● Passage du texte
····················

Depuis toujours porteur d’une réputation sulfureuse, le quartier d’Arnaud Bernard, situé en plein coeur de Toulouse, semble être empreint à une véritable mutation. Difficile d’imaginer ce quartier turbulent comme vecteur de culture et de diversité dans son cadre insalubre et théâtre de trafics en tout genre. Quartier emblématique de la ville rose, les plus aptes à nous en parler restent encore ses habitants, aux premières loges de ce changement radical.
A Arnaud-Bernard, il semble faire bon vivre. C’est un pur quartier toulousain, façonné à la brique rose et aux volets bleu ciel. Idéalement situé à deux pas de la basilique St. Sernin et aux portes de la prestigieuse place du Capitole. Les façades des immeubles de la place éponyme pourraient presque nous faire oublier qu’on est en plein Toulouse. Mais sous ses airs de quartier pittoresque, sa réputation le précède. Quel touriste aurait pu imaginer que ce quartier populaire et coloré était aussi lieu de traffics et de violences ?
Depuis bien des années les riverains s’en plaignent : les nuisances en tout genre de ce quartier dit « difficile » ternissent leurs quotidiens. Considérés comme négligés par la mairie, les éternels oubliés d’« Arnaud-Ben’ » ont vociféré leurs colère à de nombreuses reprises. En janvier 2016, les habitants avaient réunis leurs mécontentement dans une lettre adressée au maire de Toulouse, appuyée d’une pétition. Comment ignorer le mal-être de ces riverains qui voient leurs quartier dépérir sans aucune intervention municipale ?

····················

● Consignes
[A] Selon le texte sur le quartier d'Arnaud-Bernard, à quel moment les habitants ont-ils adressé une lettre au maire de Toulouse ?
[B] Traduisez en anglais la phrase suivante, tirée du texte sur le quartier d'Arnaud-Bernard : « C’est un pur quartier toulousain, façonné à la brique rose et aux volets bleu ciel. »
[C] Poursuivez le texte sur le quartier d'Arnaud-Bernard à partir de sa dernière phrase.

● Extrait des données
····················

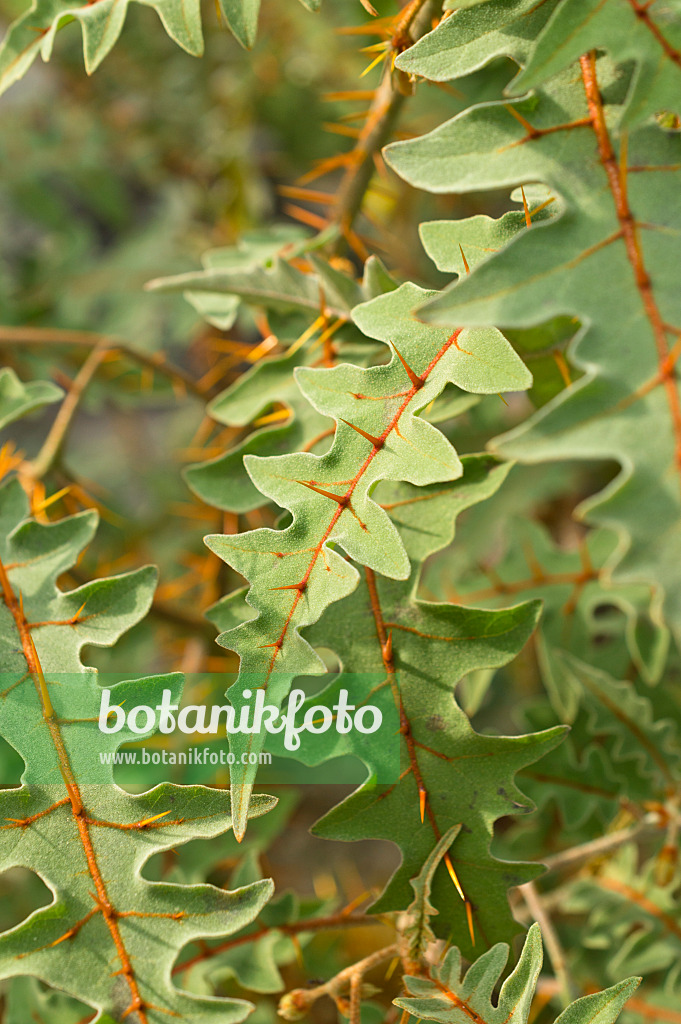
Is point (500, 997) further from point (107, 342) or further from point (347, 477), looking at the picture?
point (107, 342)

····················

● Réponses
[A] En janvier 2016.

[B] It is a quintessential Toulouse neighborhood, shaped by pink brick and sky-blue shutters.

[C]
Les habitants, premiers concernés
Houria a la quarantaine et vie à Arnaud-Bernard depuis « une dizaine d’années déjà », une baguette de pain sous le bras elle semble avoir un comme un pincement au coeur quand on lui demande comment c’est, la vie dans ce quartier. « Quand je suis arrivée à Toulouse c’est ici que je me suis installée, et je n’en suis jamais partie. La vie ici n’est pas toujours facile, mais j’aime mon quartier et n’en suis pas prête d’en partir. » Un attachement sentimental à son quartier pour lequel elle est prête à se battre « Si il faut éliminer les trafiquants et les petits voyous un à un on le fera. »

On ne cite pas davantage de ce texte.